[Start of Attachment]
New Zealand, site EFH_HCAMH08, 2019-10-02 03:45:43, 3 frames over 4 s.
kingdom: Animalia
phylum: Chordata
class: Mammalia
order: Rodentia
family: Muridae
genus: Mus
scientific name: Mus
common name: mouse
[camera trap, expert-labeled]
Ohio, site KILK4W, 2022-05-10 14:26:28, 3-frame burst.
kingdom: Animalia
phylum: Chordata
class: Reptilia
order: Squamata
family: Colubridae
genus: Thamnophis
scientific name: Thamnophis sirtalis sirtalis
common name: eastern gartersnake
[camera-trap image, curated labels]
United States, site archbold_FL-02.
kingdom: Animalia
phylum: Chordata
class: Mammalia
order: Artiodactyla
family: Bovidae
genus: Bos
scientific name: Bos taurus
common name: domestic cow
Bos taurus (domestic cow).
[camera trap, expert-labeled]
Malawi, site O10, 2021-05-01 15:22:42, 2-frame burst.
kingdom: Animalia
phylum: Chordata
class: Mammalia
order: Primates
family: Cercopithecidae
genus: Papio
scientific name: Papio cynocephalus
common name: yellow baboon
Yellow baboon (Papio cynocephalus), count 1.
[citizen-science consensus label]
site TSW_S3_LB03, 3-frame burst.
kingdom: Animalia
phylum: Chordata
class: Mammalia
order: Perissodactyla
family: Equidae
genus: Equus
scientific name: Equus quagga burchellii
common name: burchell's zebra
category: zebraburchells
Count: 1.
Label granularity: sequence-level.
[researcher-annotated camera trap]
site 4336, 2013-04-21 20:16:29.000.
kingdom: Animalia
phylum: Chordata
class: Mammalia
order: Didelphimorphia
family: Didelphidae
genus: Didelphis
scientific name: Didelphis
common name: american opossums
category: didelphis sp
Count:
[End of Attachment]
For this exercise, copy word for word the line that contains "order: Didelphimorphia" and every line after it, ending with the last line of the entries above.

order: Didelphimorphia
family: Didelphidae
genus: Didelphis
scientific name: Didelphis
common name: american opossums
category: didelphis sp
Count:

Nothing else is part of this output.